§ **Description of the task**
Reproduce all of the records below word for word.
***** Records for this task *****
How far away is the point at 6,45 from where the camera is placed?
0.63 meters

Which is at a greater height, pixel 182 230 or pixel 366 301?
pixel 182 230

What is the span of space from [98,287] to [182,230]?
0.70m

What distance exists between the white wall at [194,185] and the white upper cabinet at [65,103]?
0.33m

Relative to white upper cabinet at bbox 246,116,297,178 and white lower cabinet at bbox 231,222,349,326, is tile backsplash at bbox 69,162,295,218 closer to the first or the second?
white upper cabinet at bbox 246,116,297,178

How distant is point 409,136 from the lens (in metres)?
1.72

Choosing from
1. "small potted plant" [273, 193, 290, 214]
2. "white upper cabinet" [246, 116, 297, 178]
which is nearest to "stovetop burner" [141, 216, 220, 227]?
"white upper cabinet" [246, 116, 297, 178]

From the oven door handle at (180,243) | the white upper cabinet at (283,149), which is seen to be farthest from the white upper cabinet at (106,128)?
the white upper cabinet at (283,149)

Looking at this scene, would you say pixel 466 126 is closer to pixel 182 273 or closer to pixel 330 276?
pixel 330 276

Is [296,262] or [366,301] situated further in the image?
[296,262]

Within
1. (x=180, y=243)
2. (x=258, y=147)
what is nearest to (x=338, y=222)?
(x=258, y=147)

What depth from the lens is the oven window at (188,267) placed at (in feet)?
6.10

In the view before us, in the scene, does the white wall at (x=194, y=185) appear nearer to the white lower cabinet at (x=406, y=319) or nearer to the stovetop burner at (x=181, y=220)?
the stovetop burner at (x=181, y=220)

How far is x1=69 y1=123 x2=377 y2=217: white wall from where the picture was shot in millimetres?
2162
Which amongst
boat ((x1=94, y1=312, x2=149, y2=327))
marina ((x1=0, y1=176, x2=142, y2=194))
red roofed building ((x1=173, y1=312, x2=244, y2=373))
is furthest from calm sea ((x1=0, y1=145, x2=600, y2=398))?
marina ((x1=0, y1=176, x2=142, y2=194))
*****
§ **The output**
How far away is the point at 6,45 from where the camera is placed?
0.63 meters

Which is at a greater height, pixel 182 230 or pixel 366 301?
pixel 182 230

What is the span of space from [98,287] to [182,230]?
0.70m

What distance exists between the white wall at [194,185] and the white upper cabinet at [65,103]?
0.33m

Relative to white upper cabinet at bbox 246,116,297,178 and white lower cabinet at bbox 231,222,349,326, is tile backsplash at bbox 69,162,295,218 closer to the first or the second?
white upper cabinet at bbox 246,116,297,178

How distant is point 409,136 from the lens (in metres)?
1.72

Choosing from
1. "small potted plant" [273, 193, 290, 214]
2. "white upper cabinet" [246, 116, 297, 178]
which is nearest to "stovetop burner" [141, 216, 220, 227]?
"white upper cabinet" [246, 116, 297, 178]

From the oven door handle at (180,243) | the white upper cabinet at (283,149), which is seen to be farthest from the white upper cabinet at (106,128)?
the white upper cabinet at (283,149)

Looking at this scene, would you say pixel 466 126 is closer to pixel 182 273 or closer to pixel 330 276?
pixel 330 276

Is [296,262] or [366,301] situated further in the image?
[296,262]

Within
1. (x=180, y=243)
2. (x=258, y=147)
what is nearest to (x=338, y=222)?
(x=258, y=147)

What depth from the lens is the oven window at (188,267) placed at (in feet)?
6.10

In the view before us, in the scene, does the white wall at (x=194, y=185) appear nearer to the white lower cabinet at (x=406, y=319) or nearer to the stovetop burner at (x=181, y=220)?
the stovetop burner at (x=181, y=220)

How far is x1=69 y1=123 x2=377 y2=217: white wall from where the picture was shot in millimetres?
2162
Which amongst
boat ((x1=94, y1=312, x2=149, y2=327))
marina ((x1=0, y1=176, x2=142, y2=194))
red roofed building ((x1=173, y1=312, x2=244, y2=373))
is furthest from calm sea ((x1=0, y1=145, x2=600, y2=398))?
marina ((x1=0, y1=176, x2=142, y2=194))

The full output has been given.